Chris Bailey, City whizz kid turned financial guru, rated as one of the top 50 commentators on shares on twitter, founder of Financial Orbit
Steve Moore, has worked with Tom Winnifrith for all bar 3 weeks of his working life - a noted commentator on value stocks
Malcolm Stacey, The Grandfather of Share Blogging, the founder of ShareCrazy & a best selling autthor of stockmarket books
Lucian Miers, the Bard of the Boleyn, one of the UK's best known short sellers
Gary Newman, writes about value investing on AIM, speciality is in share tips on oil and mining companies
Nigel Somerville, The Deputy Sheriff of AIM, an expert in forensic analysis a skill used to bust frauds but also to tip true value investments
The team from HotStockRockets, specialising in AIM and small cap shares which will fly on a three month view
Remember to book your place at the UK Investor Show 2018. The UK’s top investment show taking place on Saturday 21 April 2018 at the Queen Elizabeth II Conference Centre in Westminster, London. The show will feature a unique line-up of top speakers including Nigel Wray, tech queen Vin Murria, Dave Lenigas, Mark Slater, Tom Winnifrith, Adam Reynolds, Ed, Croft, Nick Leslau Luke Johnson and Dr Johnny Hon as well as 135 exhibiting small cap companies.

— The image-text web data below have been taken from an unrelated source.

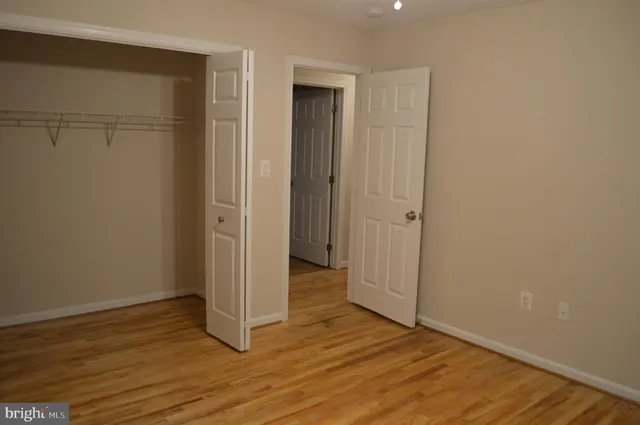 a view of an empty room with a chandelier fan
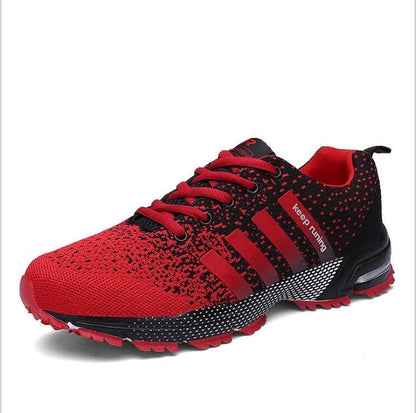 Red and black breathable trekking sneakers with lace-up front and rubber grip sole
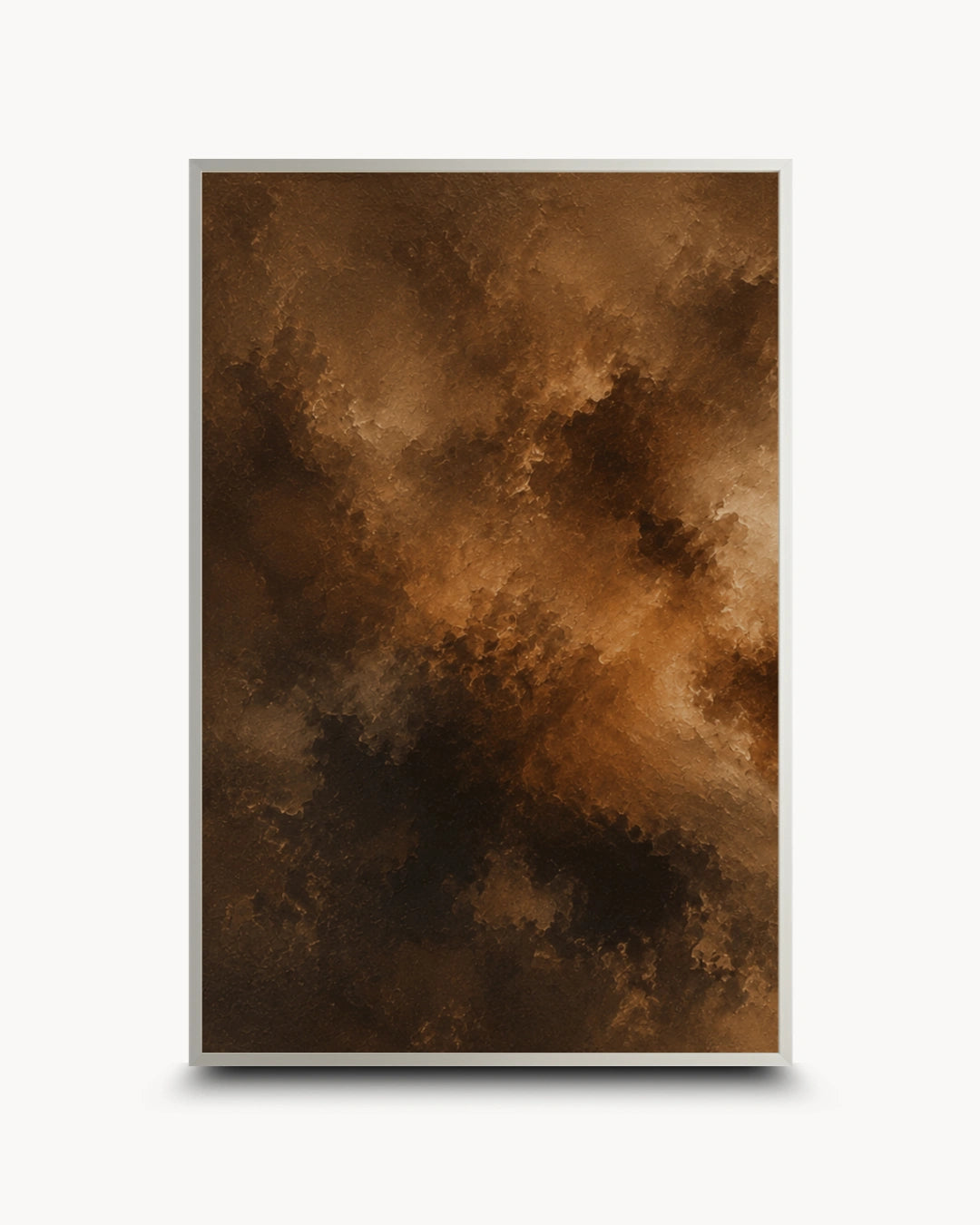 A framed abstract art print featuring a dramatic, textured composition of dark brown, black, and warm golden-brown cloud-like forms, presented on a clean white background with a subtle drop shadow.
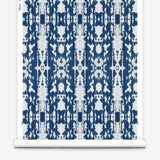 Partially unrolled wallpaper yardage in a painterly ikat print in blue and white.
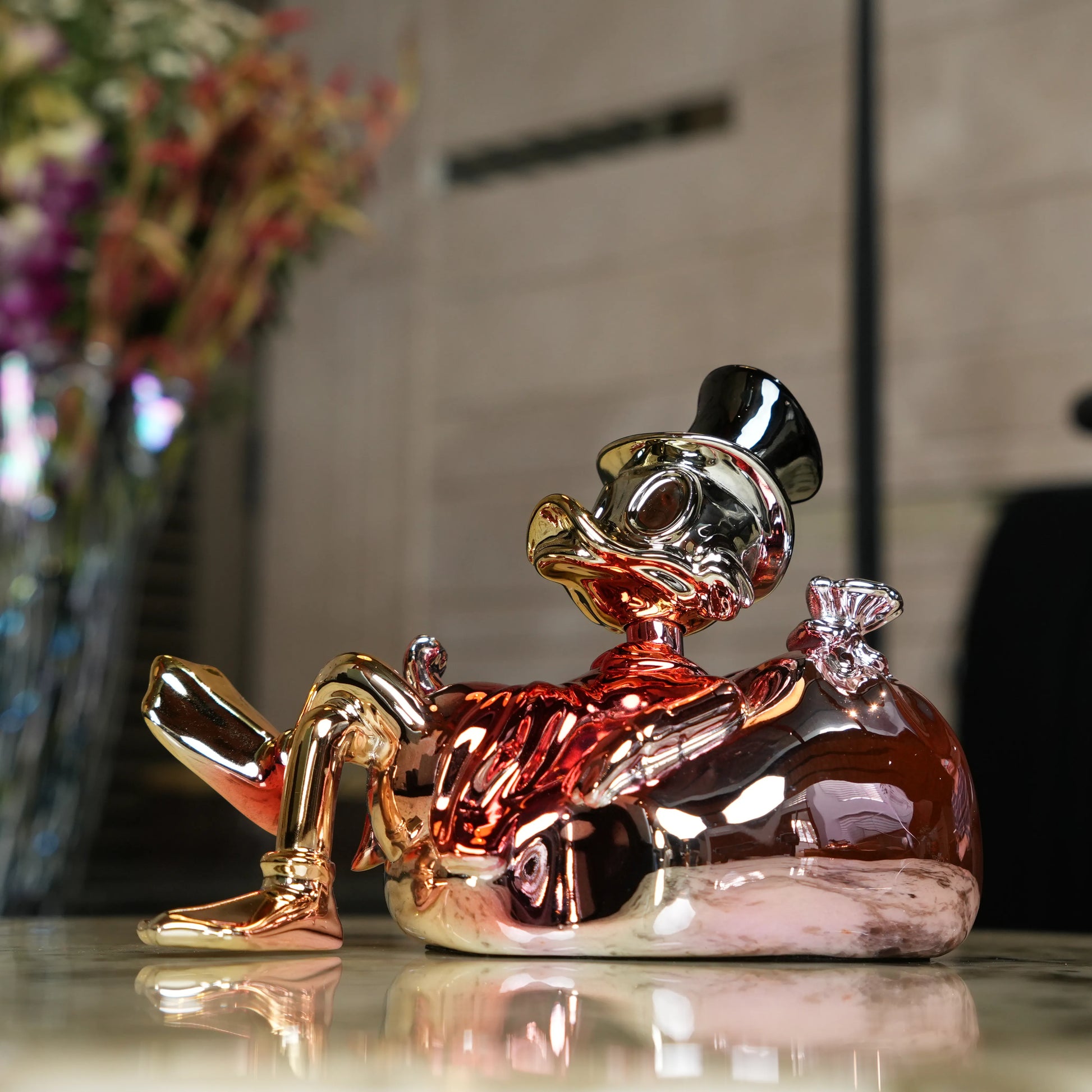 Chrome Money Tycoon gold sculpture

The hot share tips given here are of necessity, general. They cannot relate to the individual circumstances of investors. Anyone considering following the share tips contained here should seek independent advice from a Financial Conduct Authority authorised Stockbroker or Financial Adviser. We cannot be held liable if individuals suffer losses through following share tips contained on this site or emailed out as free share tips. The value of investments can go down as well as up. The past is not necessarily a guide to future performance. Investing in shares can lose you part or all of your capital although the potential returns are theoretically unlimited. The difference between the buy share price and the sell share price for smaller company shares (penny shares) can be significant. Profits from dealing in shares may be liable to tax - the level of tax and bases of relief from tax are subject to change. Changes in the rates of exchange may have an adverse effect on the value or price of an investment in sterling terms if it is denominated in a foreign currency. Some of the shares recommended on this site will be smaller company shares. By their nature such investments can be relatively illiquid and thus hard to trade. And that makes such investments more of a high risk than larger company shares (or 'small caps'/'penny shares'). FiveFreeShareTips.com & its sister site ShareProphets.com defines a smaller company share as any stock traded on AIM or NEX or which has a market capitalisation of less than £300 million.